Jennifer Stiansen, director of marketing, JLG Industries, McConnellsburg, Pa., says battery-powered lifts have been around for a long time, but in recent years, battery technology has been rapidly advancing.
“If you look at the construction industry today, as well as adjacent industries, you’ll see cues that represent a continued drive towards electrification,” Stiansen says. “The evolution of batteries plays a big role in this.”
As an example of recent advances, the JLG DaVinci™ AE1932 lift, introduced in early 2021, is a fully electric scissor lift. The battery source selected for the DaVinci lift is a single, 24V lithium-ion battery with an expected 10-year battery life.
Elvin says Snorkel lithium-powered lifts can complete a minimum of a full eight-hour shift on a single charge, and in some cases, up to one week between charges, subject to usage.
And, as battery-powered equipment plays a greater role in aerial equipment, manufacturers like Skyjack, Guelph, Ontario, Canada, prevent downtime via telematics that can provide rental companies with measurable benefits, according to Malcolm Early, Skyjack’s vice president of marketing.
Skyjack’s optional ELEVATE BMS (battery management system) targets the largest cost of ownership on electric scissor lifts, providing the operator with charging advice, and, Early says, “providing the rental company with the ability to manage the cost of battery replacement using accurate data. On electric machines, the state of health, battery life percentage and last charge date are shown.”
Jiarui Cao, an engineer for Zoomlion Heavy Industry Science & Technology Co., Changsha, China, says electric MEWPs maintain environmental advantages. At the same time, Cao says the electric drive system is easily upgraded.
“However, the construction machinery industry does not set general standards for battery charging function,” Cao says. “Since the rental market is complex and diverse, different charging conditions require different charging functions.
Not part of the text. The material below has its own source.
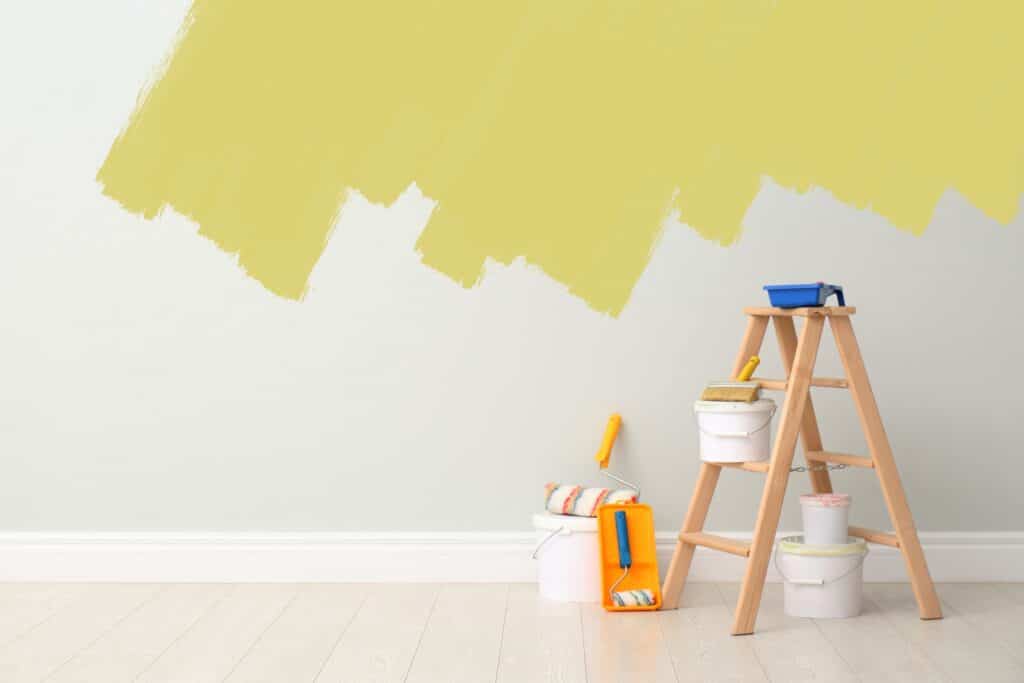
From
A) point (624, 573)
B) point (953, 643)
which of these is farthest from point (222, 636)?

The standard charging station is not flexible enough. Manufacturers are also actively looking for charging solutions. Battery safety is especially important because of the complex construction environment.”
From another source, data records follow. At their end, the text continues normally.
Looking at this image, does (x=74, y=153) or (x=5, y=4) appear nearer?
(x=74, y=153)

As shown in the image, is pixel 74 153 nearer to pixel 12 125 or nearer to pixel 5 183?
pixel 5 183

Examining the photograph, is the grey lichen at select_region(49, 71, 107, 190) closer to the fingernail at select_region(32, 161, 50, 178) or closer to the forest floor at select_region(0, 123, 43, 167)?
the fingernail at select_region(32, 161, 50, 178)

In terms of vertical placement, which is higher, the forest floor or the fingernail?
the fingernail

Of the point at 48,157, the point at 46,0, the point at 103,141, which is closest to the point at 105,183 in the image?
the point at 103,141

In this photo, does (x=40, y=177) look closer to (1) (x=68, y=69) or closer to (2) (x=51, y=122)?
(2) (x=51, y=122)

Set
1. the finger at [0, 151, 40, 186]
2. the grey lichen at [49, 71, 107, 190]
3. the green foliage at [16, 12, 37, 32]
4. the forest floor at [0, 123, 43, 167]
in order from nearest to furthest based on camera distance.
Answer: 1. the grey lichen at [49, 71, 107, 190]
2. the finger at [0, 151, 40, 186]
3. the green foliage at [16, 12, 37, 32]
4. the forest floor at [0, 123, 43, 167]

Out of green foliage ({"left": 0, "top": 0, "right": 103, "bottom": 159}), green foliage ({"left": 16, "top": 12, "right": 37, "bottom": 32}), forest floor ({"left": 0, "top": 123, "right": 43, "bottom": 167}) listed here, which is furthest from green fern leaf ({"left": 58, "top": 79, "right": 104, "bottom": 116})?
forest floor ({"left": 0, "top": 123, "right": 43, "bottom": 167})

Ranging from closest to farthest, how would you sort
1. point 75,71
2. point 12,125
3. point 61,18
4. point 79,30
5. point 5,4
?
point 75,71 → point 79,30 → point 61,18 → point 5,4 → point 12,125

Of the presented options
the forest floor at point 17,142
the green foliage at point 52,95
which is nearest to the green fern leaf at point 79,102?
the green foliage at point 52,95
As for the future, Cao says diesel and gas engines are developing as well in the direction of green, efficiency and intelligence.
“They will remain the mainstream among all types of engines for a relatively long time into the future,” Cao says. “Also, continuously large power output is the biggest advantage of the internal combustion engine. Hybrid technologies are also the research direction in the future.”
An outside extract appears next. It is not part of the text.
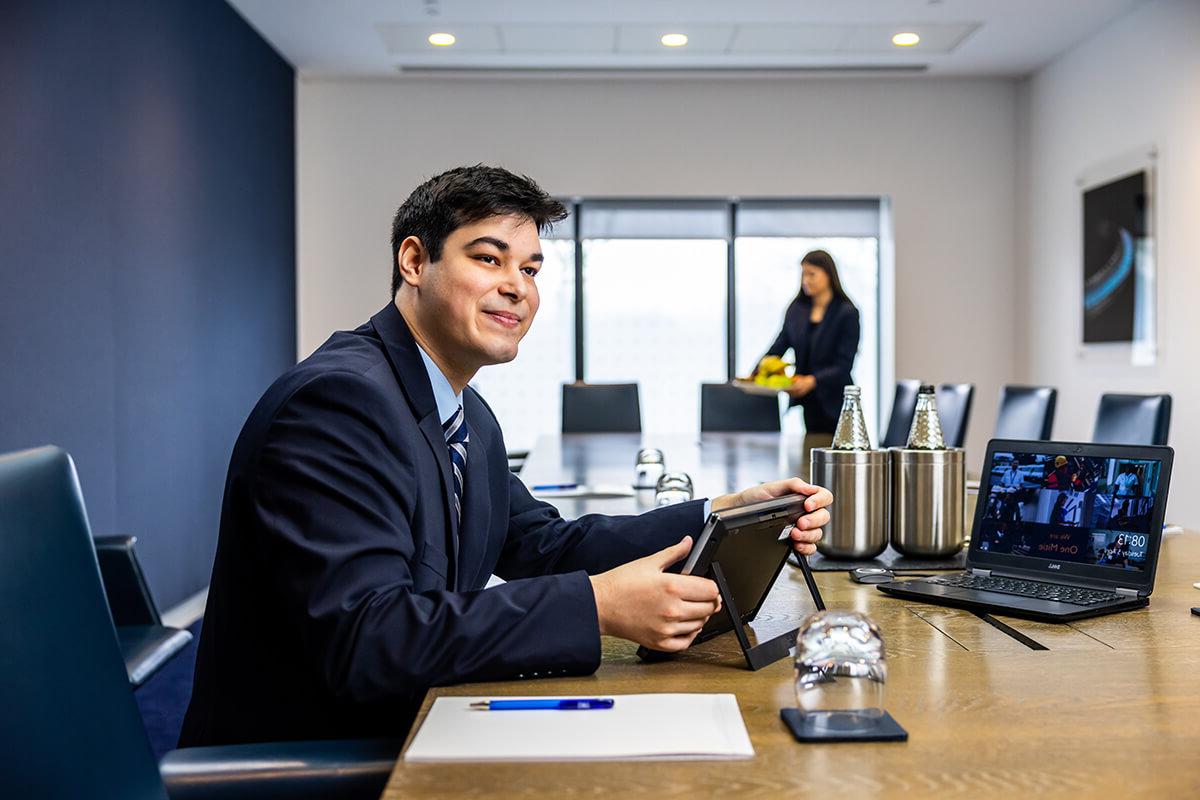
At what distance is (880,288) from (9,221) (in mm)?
5700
Elvin believes that ultimately, as time allows, engines will be phased out. The timeline for this, he says, is dependent on the affordability and performance of the chosen replacement(s).
“Hybrid technology has been embraced as an interim solution, however in the construction sector, it is not uncommon for hybrid machines to be predominantly operated on the diesel engine, ultimately negating the emissions benefits,” Elvin says. “For this reason, hybrid construction equipment, including aerial lifts, are not permitted in some low or zero emission zones and green cities.”
Gilmor says as equipment gets larger and heavier, the onboard energy storage needs to increase.
“At this time, we have to look at other options besides full electric to deliver the power needed to ensure the performance that modern job sites demand,” Gilmor says. “With electric, in those cases, the technology isn’t quite there yet.”
Gilmor says as for new technologies on the horizon, ideas have been floated around for the future such as hydrogen for both engines and fuel cells.
“However, this is not yet developed enough for MEWP applications,” he says.